Indeed your worth doth just proportion hold

With this high worth which of Bellama's told.

And well my knowledge can inform my pen

To raise a spite in women, love in men.

And if the Fates befriend me that my thread

30Outmeasures yours (your worth asleep, not dead,

For such worth cannot die) I then will say

You equall'd her and was—(but, truth, away).

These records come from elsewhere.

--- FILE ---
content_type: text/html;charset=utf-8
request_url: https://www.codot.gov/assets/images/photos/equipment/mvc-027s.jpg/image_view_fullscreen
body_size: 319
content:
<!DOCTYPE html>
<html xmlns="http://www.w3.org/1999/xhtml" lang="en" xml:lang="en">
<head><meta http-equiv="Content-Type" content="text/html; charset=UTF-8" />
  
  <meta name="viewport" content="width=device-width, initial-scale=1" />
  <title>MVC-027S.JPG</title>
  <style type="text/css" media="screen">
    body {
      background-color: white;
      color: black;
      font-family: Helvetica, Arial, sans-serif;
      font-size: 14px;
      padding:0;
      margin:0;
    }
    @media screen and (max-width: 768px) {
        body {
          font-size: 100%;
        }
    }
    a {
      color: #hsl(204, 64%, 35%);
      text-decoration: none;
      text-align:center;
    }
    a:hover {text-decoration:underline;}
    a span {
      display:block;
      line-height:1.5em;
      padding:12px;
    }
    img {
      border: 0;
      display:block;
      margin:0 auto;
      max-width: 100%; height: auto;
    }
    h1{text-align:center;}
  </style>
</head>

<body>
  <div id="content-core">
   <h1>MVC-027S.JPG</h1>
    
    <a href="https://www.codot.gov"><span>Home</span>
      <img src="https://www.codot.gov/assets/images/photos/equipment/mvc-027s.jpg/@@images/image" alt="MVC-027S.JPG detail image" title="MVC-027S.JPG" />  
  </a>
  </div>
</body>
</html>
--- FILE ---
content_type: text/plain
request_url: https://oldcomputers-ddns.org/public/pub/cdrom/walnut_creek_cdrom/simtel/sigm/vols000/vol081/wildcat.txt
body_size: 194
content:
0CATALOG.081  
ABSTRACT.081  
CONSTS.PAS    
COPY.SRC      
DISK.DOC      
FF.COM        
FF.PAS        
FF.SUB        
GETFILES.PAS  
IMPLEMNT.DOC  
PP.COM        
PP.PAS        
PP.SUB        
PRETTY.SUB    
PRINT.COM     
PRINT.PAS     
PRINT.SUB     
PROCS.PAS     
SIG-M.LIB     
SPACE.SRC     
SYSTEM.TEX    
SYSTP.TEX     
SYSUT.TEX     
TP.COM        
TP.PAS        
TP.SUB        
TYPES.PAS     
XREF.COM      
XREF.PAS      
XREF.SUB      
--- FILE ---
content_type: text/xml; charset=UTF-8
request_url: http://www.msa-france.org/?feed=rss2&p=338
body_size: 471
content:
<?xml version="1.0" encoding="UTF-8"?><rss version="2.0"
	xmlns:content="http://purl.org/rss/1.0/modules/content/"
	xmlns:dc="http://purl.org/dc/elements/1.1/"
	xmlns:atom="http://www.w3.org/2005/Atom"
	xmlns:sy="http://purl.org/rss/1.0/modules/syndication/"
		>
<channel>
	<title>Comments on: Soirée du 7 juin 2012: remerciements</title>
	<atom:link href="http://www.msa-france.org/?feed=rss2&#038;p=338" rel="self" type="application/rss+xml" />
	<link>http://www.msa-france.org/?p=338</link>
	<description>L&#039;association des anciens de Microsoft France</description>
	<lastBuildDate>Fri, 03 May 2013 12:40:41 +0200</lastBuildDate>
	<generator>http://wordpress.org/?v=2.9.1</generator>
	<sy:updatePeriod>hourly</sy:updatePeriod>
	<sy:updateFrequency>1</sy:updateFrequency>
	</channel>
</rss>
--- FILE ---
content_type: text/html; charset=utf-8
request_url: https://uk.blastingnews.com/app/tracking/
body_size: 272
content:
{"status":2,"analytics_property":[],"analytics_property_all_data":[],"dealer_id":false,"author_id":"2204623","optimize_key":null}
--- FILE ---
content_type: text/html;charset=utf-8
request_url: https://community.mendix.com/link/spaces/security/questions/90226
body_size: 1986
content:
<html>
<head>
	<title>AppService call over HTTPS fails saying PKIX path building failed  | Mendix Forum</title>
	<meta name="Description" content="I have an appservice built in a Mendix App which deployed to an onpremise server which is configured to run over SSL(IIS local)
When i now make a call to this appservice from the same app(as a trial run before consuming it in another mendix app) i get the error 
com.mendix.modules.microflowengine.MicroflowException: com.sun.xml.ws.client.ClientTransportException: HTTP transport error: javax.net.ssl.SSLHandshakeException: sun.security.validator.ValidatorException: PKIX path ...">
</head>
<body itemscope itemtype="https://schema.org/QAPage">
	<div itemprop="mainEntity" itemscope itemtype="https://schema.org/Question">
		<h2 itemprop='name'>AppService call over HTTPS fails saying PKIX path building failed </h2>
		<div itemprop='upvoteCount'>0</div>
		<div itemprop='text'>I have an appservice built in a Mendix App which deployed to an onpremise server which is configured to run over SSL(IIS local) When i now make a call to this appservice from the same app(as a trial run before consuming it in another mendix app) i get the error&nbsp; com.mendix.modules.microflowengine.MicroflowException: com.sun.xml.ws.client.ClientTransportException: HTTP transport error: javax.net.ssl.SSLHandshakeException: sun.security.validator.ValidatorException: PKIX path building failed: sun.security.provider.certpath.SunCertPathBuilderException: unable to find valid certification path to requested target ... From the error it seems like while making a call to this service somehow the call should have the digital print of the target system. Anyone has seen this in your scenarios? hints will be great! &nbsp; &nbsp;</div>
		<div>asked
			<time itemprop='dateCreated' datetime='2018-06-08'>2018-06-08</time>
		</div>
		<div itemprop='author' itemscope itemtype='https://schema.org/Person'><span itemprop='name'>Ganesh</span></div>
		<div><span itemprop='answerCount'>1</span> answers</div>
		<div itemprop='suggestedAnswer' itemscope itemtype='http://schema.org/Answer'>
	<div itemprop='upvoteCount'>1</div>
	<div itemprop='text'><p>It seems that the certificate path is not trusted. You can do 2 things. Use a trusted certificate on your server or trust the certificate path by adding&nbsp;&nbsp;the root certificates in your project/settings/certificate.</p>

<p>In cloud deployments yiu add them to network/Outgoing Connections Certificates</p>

If these dull melancholy, grief, or sleep,

From any prone thereto at distance keep;

Let unto you their tribute thanks be paid

For my invention by your worth was ray'd,

My fancy rais'd, enliv'ned, and inspir'd,

That my quick muse my agile hand has tir'd,

Nay, more, methinks I might unchidden call

40You subject-object of this poem all;

And all in this acknowledgement may trim

You pros'd this poem but 'twas vers'd by him

Who styles himself your servant,

N. W.

To Sra Inconstanza Bellarizza.] Who she was is a question much less answerable than 'Whose Song the Sirens sang?'

3 seq. 'Unnatural History' was getting past its greatest vogue, and only eight years later Pseudodoxia Epidemica was to deal it blows all the more deadly because not unsympathetic. But it was still popular, and a grand set-off to many poetic 'Rascians'. Whiting is here pilfering from Greene's Pandosto; a passage in the dedication runs, 'The Rascians (right honourable) when by long gazing against the sun, they become half-blind, recover their sights by looking at the black load-stone. Unicorns, being glutted, by browsing on roots of liquorice, sharpen their stomachs with crashing bitter grass'.

4 'swarfy' = swarthy.

7 That 'bitter' would be grateful to others besides unicorns after a surfeit of liquorice may be easily admitted. 'Crash' for 'crush' or 'crunch' in this sense is good.

11 The book is badly printed—in hardly any of my texts have I had to alter more trivial misspellings. Here intelligent 'setting' would of course have made 'But' a separate line or fragment of line.

23 age it] = 'throw it back in date'.

42 Not bad for 'You gave the subject' &c.